--- Given instruction ---
Convert the rows into a numbered list, starting at the line that contains "What is the distance from" and ending at the last row, and skip blank lines. Leave the pictures out of the list.
----- Entries shown -----
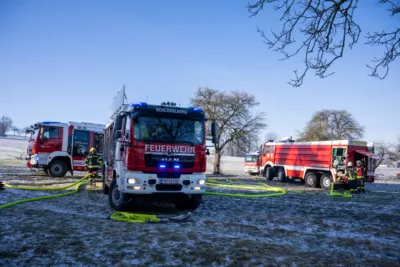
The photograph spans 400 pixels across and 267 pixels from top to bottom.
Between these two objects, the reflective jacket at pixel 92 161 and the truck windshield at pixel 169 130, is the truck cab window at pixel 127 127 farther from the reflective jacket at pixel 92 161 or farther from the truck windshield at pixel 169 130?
the reflective jacket at pixel 92 161

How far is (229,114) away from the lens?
1100 inches

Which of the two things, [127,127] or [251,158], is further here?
[251,158]

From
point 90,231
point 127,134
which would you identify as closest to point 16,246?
point 90,231

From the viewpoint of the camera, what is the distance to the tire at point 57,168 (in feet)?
53.7

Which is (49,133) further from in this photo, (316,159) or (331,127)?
(331,127)

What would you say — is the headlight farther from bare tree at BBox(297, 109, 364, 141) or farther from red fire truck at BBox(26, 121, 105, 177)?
bare tree at BBox(297, 109, 364, 141)

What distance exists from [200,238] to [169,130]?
3056mm

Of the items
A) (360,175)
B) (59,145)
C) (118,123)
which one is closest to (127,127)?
(118,123)

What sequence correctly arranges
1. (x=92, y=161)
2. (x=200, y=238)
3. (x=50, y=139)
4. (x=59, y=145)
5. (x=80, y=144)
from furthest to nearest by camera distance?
(x=80, y=144) → (x=59, y=145) → (x=50, y=139) → (x=92, y=161) → (x=200, y=238)

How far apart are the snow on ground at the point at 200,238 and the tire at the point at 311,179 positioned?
944cm

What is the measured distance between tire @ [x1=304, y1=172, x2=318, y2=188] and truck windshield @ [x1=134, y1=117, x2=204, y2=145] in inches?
491

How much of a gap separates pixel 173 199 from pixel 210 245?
108 inches

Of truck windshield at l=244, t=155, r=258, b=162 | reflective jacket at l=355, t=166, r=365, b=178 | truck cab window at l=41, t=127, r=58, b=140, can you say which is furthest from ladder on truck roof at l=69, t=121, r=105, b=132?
truck windshield at l=244, t=155, r=258, b=162

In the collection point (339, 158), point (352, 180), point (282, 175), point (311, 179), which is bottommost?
point (282, 175)
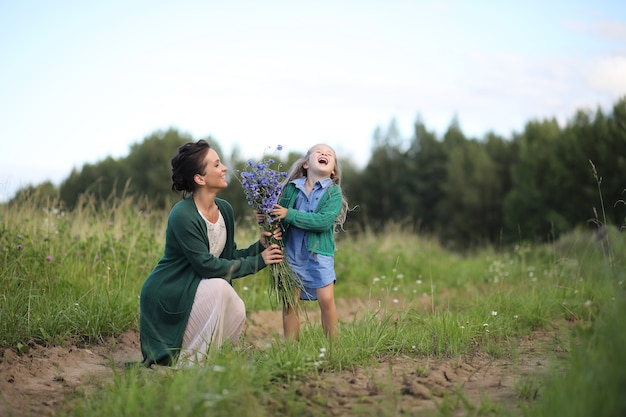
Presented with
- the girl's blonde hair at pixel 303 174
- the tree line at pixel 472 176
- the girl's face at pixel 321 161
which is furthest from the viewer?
the tree line at pixel 472 176

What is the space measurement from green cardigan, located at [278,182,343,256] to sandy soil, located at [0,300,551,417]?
1.02 m

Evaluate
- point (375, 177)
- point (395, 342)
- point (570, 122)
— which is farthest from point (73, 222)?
point (375, 177)

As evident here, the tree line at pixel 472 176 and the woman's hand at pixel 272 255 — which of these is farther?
the tree line at pixel 472 176

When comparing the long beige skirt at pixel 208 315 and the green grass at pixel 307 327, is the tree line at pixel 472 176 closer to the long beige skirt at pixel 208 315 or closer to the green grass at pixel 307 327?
the green grass at pixel 307 327

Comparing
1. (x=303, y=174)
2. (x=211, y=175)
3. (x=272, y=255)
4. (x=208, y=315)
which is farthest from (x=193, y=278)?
(x=303, y=174)

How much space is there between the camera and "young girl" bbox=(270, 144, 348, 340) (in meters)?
4.36

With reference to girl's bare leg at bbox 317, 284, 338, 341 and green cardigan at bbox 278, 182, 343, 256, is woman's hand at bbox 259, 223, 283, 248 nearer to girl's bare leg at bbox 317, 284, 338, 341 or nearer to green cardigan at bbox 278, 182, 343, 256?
green cardigan at bbox 278, 182, 343, 256

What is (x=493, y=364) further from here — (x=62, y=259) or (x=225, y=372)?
(x=62, y=259)

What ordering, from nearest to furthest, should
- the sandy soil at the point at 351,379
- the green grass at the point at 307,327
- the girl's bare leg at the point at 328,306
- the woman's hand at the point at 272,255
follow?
the green grass at the point at 307,327, the sandy soil at the point at 351,379, the woman's hand at the point at 272,255, the girl's bare leg at the point at 328,306

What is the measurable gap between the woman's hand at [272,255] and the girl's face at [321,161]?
2.27 feet

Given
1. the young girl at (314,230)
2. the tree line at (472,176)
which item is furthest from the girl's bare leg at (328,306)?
the tree line at (472,176)

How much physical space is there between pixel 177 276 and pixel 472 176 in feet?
120

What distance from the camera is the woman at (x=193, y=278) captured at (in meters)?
4.16

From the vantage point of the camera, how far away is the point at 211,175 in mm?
4320
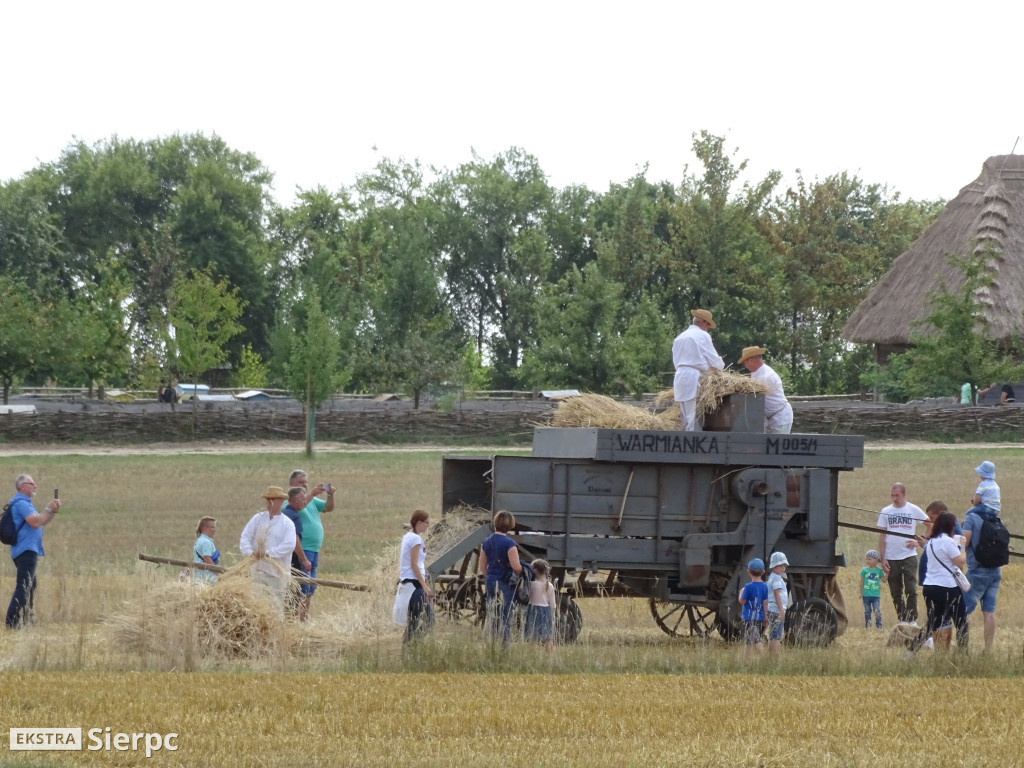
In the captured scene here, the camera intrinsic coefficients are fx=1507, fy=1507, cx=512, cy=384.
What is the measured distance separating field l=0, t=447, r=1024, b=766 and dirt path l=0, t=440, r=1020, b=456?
24.2 meters

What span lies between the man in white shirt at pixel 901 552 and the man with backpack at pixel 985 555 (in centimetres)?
200

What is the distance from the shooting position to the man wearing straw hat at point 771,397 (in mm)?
14109

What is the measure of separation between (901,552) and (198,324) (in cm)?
5049

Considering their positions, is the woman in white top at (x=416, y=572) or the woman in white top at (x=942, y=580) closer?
the woman in white top at (x=942, y=580)

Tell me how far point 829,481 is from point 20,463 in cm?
2832

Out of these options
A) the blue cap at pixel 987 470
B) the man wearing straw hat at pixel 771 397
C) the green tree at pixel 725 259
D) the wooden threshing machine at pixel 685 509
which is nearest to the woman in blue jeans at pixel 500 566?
the wooden threshing machine at pixel 685 509

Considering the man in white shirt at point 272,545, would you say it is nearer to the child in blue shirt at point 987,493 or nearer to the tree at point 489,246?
the child in blue shirt at point 987,493

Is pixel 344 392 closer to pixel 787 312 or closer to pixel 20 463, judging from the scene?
pixel 787 312

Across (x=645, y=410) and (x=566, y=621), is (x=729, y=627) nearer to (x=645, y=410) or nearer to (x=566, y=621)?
(x=566, y=621)

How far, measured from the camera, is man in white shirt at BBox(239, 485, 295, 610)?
13.5 metres

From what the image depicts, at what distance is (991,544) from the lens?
43.3 ft

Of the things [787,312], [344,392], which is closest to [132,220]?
[344,392]

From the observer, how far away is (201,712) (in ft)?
29.9

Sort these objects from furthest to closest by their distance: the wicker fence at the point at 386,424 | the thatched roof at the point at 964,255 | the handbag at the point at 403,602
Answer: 1. the thatched roof at the point at 964,255
2. the wicker fence at the point at 386,424
3. the handbag at the point at 403,602
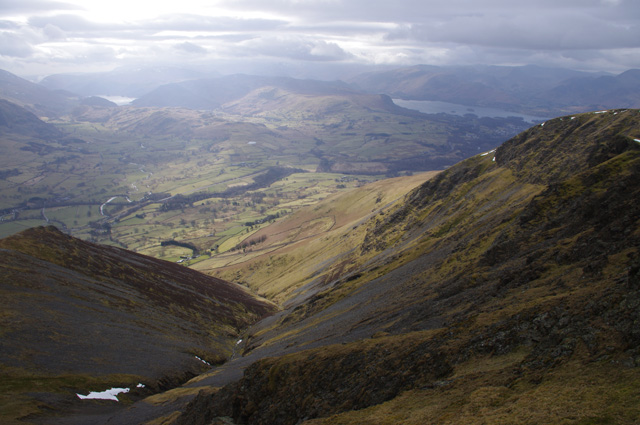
-----
--- Completed task ---
1. What is the distance from the shooting position to the man wearing straw hat at point 771,397 (in mm)?
2. 14109
3. What is the measure of separation between (901,552) and (198,324) (in cm)?
4. 5049
5. Considering their positions, is the woman in white top at (x=416, y=572) or the woman in white top at (x=942, y=580) closer?
6. the woman in white top at (x=942, y=580)
7. Tell me how far point 829,481 is from point 20,463 in cm?
8. 2832
9. Out of these options
10. A) the blue cap at pixel 987 470
11. B) the man wearing straw hat at pixel 771 397
12. C) the green tree at pixel 725 259
13. D) the wooden threshing machine at pixel 685 509
14. which is nearest to the woman in blue jeans at pixel 500 566?
15. the wooden threshing machine at pixel 685 509
16. Considering the man in white shirt at point 272,545, would you say it is nearer to the child in blue shirt at point 987,493 or nearer to the tree at point 489,246?
17. the child in blue shirt at point 987,493
18. Is pixel 344 392 closer to pixel 787 312 or closer to pixel 20 463, judging from the scene?
19. pixel 787 312
20. Across (x=645, y=410) and (x=566, y=621), is (x=729, y=627) nearer to (x=645, y=410) or nearer to (x=566, y=621)?
21. (x=566, y=621)
22. How far, measured from the camera, is man in white shirt at BBox(239, 485, 295, 610)?
23. 13.5 metres
24. From what the image depicts, at what distance is (991,544) from the lens?
25. 43.3 ft
26. Of the things [787,312], [344,392], which is closest to [132,220]?
27. [344,392]
28. From the observer, how far away is (201,712) (in ft)?
29. 29.9
30. Sort these objects from furthest to closest by their distance: the wicker fence at the point at 386,424 | the thatched roof at the point at 964,255 | the handbag at the point at 403,602
31. Answer: 1. the thatched roof at the point at 964,255
32. 2. the wicker fence at the point at 386,424
33. 3. the handbag at the point at 403,602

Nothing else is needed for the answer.